Tips on being a smart dog owner
Think about the connection between humans and animals. Humans sense negative and positive behavior. I am one of those sensitive people that read people and my intuition is extremely high. I know immediately if someone is a good person or one that takes advantage of a situation. My guard goes up, my stomach starts to roll and I keep to myself. The same goes for animals. They feel something similar but in a slightly different way. So, knowing this, how do we go about being a smart pet owner, one that is both reactive and proactive? Well, you need to know your dog.
See your dog. When I say that I am referring to actually seeing your dog for the first time as not just a pet member of the family, but actually seeing him as a very important part of your life. He is your warning siren. When there is imminent danger approaching he will be the first to pick up on it. Remember my VFW story?. Max knew there was something not safe about the guy that came over to us and he started the warning siren and boy did it go off. He let us know loud and clear that he didn’t like the man and he was protecting me. Who knows what that guy was thinking. I took his lead and paid attention. The danger left and he was back to his happy and kissy self.
Pay attention to the message they send you. It is so vitally important to pay attention to messages your dog sends you. They are constantly sending them wherever you are, be it at home, out for a walk, in the car, it is constant. they are on high alert twenty four hours a day, seven days a week. So, learn to pay attention to the signs they are sharing with you. It can mean a safe exit or a very painful outcome like handing over your dog to the authorities or a hospital stay, including a tetanus shot.
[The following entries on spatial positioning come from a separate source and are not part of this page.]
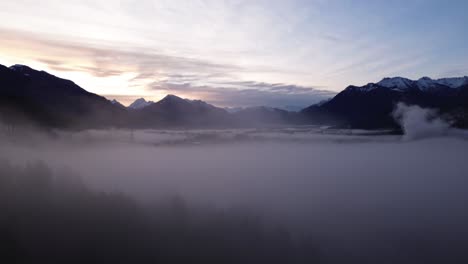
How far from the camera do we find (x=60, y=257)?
191000 mm

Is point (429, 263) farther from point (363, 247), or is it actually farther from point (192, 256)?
point (192, 256)

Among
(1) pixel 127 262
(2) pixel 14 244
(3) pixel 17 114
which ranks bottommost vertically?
(1) pixel 127 262

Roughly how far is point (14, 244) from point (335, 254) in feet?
601

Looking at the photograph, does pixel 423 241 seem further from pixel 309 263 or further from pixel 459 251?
pixel 309 263

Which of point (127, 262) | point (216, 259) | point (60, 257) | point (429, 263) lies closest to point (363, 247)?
point (429, 263)

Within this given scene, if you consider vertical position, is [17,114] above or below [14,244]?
above

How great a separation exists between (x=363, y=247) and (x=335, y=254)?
18.3 meters

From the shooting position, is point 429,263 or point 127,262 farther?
point 127,262

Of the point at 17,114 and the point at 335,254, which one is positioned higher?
the point at 17,114

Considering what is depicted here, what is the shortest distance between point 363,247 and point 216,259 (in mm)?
84552

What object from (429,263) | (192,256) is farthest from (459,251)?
(192,256)

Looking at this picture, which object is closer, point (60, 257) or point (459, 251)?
point (459, 251)

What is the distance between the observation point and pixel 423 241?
197m

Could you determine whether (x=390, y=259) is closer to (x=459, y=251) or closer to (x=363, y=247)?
(x=363, y=247)
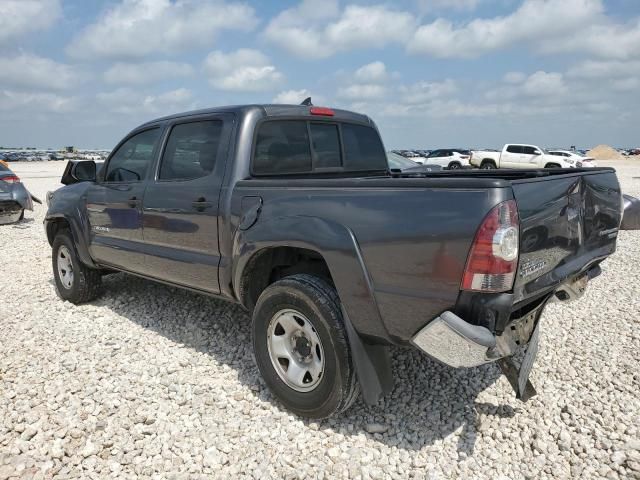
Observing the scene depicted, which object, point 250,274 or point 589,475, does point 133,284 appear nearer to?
point 250,274

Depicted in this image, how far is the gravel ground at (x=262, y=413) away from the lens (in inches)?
103

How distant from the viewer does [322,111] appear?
13.0 ft

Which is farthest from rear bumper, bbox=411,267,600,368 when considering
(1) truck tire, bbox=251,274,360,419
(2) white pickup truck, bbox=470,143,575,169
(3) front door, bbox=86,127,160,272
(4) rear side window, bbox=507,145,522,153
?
(4) rear side window, bbox=507,145,522,153

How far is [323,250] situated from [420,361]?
1539 mm

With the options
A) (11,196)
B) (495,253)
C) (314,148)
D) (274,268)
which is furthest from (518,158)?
(495,253)

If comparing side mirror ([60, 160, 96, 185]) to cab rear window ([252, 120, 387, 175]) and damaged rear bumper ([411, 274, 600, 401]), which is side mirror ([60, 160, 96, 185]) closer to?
cab rear window ([252, 120, 387, 175])

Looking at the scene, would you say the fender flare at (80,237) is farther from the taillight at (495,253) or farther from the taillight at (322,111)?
the taillight at (495,253)

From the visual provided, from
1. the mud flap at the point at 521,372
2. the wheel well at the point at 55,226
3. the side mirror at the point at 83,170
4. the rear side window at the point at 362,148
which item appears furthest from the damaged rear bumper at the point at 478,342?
the wheel well at the point at 55,226

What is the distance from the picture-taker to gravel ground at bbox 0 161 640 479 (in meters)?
2.61

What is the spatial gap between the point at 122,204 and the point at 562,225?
3482mm

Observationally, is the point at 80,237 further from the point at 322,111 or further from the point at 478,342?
the point at 478,342

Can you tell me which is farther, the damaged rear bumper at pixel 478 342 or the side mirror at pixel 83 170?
the side mirror at pixel 83 170

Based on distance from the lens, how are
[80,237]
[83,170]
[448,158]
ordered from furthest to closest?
1. [448,158]
2. [80,237]
3. [83,170]

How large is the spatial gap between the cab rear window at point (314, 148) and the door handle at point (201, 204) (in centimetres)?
40
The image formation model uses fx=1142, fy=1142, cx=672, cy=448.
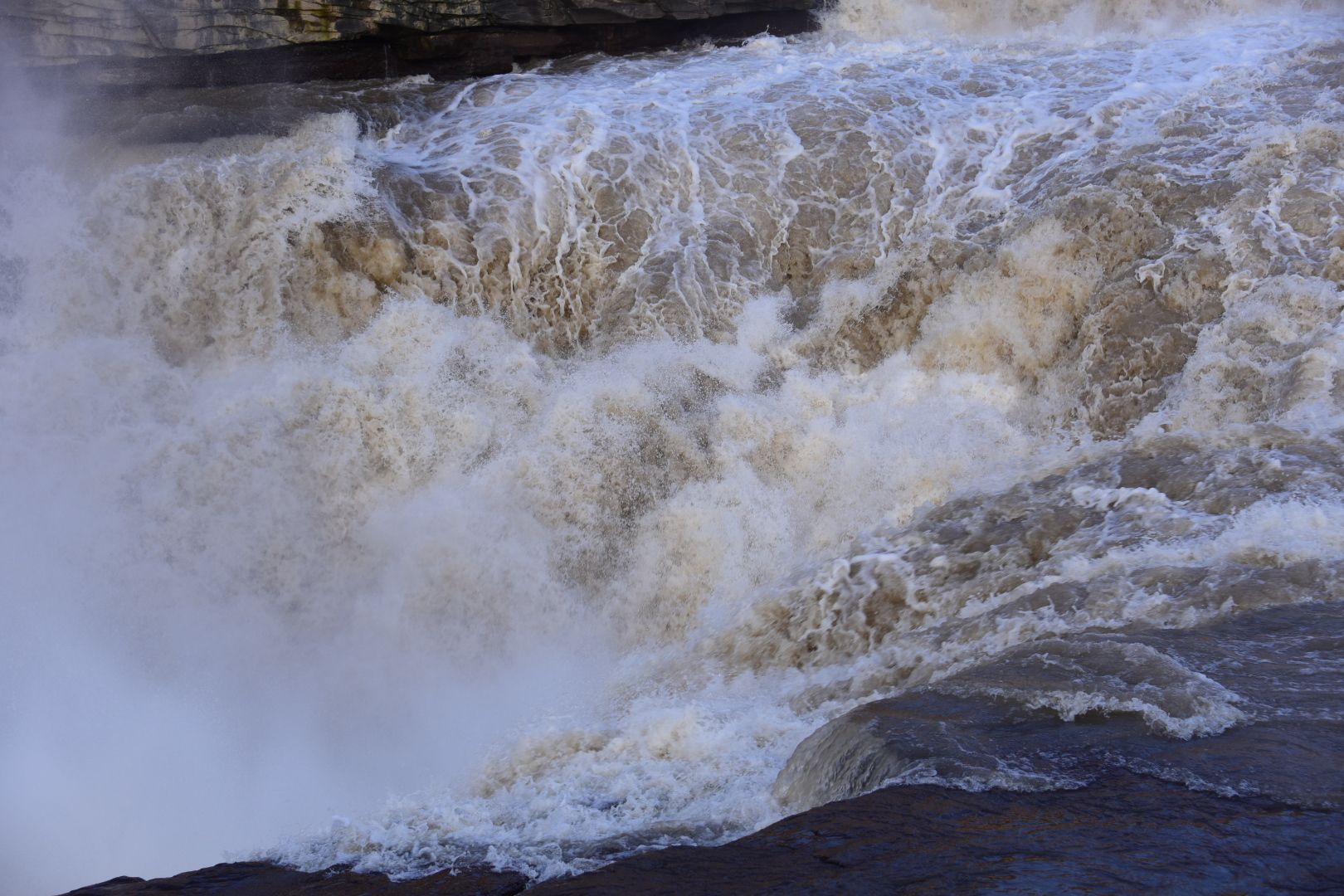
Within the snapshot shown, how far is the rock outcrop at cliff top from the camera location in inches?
365

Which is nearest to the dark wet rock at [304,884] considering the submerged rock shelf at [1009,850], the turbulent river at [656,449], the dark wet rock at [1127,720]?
the submerged rock shelf at [1009,850]

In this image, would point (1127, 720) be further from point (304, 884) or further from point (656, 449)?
point (656, 449)

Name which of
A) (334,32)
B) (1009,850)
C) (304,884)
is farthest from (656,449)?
(334,32)

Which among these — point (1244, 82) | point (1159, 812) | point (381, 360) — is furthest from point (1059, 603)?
point (1244, 82)

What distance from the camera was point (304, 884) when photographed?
3.69 meters

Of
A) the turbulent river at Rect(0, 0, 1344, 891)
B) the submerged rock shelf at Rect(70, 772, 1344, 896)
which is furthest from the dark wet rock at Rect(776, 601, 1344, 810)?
the submerged rock shelf at Rect(70, 772, 1344, 896)

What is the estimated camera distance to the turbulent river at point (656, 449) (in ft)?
14.4

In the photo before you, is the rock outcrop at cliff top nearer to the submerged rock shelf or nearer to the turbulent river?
the turbulent river

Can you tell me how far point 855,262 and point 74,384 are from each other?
18.5ft

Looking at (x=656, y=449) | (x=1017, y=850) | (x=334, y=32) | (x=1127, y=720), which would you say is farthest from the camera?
(x=334, y=32)

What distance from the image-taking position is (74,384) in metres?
7.82

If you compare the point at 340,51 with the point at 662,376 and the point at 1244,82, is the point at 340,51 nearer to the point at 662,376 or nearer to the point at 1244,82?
the point at 662,376

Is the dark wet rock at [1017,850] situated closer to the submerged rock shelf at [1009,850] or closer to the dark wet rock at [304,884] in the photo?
the submerged rock shelf at [1009,850]

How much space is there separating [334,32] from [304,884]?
8.47m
Seek out the advice of experts and a trainer. If you haven’t yet, it is a good idea to seek the advice of an expert that has not only personal experience but formal training added to the expertise. I sure do not want my dog in the hands of someone who thinks they have experience because they already have a dog. Just because someone has a dog and offers to help with advice, make sure they have outside training and certification. I hate to see someone get bit because they THINK they know what they are doing. It becomes a true mess. Let’s avoid the mess by being responsible dog owners. Admitting you are asking for assistance with your pet is not a bad thing, it actually is a very good thing and you are doing your family member a favor. So ask, it’s ok.
Remember, with the right understanding of your pet, sign specific you will have the best experience, lots of memories and tons of aha moments!.